* **CONSIGNE**
Dans l'extrait ci-dessous sur le vol d'une urne cinéraire, condensez sous forme de liste le paragraphe qui commence par « Réponse : Afin d'agir », s'il vous plaît, sans perdre ses faits principaux.

Depuis le mois de mars 2008, ma famille et moi-même sommes confrontés à cette situation.
Notre fille aînée est décédée en février 2006 d'un accident de la route. Elle reposait dans la chapelle familiale jusqu'au jour de son enlèvement.
Cette affaire est actuellement traitée comme un délit classique...  (vols ou assimilés). PS 

Réponse : Afin d’agir contre le vol d’une urne cinéraire dans un cimetière, il faut d’abord définir si le plaignant est bien lésé car lui seul a capacité à porter plainte devant le tribunal. Cette question du vol nous amène au problème de la possession d’une urne cinéraire, qui est traitée par le code civil, lequel vient d’être modifié par la loi Sueur récente. Ceci nous conduira à distinguer l’avant et l’après la loi Sueur car le tribunal appliquera les sanctions prévues par la loi à l’époque du vol.
Qui dit vol dit perte, et dans ce cas on peut s’interroger sur le rôle de l’assurance en ce domaine.
Enfin la plainte pour vol à la police ou à la gendarmerie va entraîner une enquête. Est-il possible d’accélérer la procédure ? Il est également nécessaire d’évoquer le projet de suppression du juge d’instruction qui va modifier ces règles.

* **DONNÉES FOURNIES**
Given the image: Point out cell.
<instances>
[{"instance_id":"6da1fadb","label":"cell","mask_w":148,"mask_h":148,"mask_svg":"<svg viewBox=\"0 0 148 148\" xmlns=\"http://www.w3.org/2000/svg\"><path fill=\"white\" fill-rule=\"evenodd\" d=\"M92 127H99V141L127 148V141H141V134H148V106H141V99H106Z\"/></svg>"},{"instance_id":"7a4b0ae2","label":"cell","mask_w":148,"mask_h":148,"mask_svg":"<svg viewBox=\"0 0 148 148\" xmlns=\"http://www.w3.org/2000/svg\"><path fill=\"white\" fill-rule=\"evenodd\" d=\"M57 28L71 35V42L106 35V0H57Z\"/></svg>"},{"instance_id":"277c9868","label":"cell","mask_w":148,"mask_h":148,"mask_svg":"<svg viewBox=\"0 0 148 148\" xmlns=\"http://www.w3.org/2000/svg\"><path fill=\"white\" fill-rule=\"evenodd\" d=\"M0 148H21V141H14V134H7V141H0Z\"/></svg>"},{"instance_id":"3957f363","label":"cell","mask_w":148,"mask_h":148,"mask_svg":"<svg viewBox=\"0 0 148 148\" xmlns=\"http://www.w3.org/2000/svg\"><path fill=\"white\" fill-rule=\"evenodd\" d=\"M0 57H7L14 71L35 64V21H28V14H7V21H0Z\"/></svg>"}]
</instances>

* **CORRIGÉ**
- Pour agir contre le vol d'une urne cinéraire dans un cimetière, il faut d'abord établir que le plaignant est bien lésé, car lui seul peut porter plainte devant le tribunal.
- Le vol soulève la question de la possession de l'urne, régie par le code civil, récemment modifié par la loi Sueur.
- Il faut distinguer l'avant et l'après loi Sueur, car le tribunal applique les sanctions prévues par la loi en vigueur à l'époque du vol.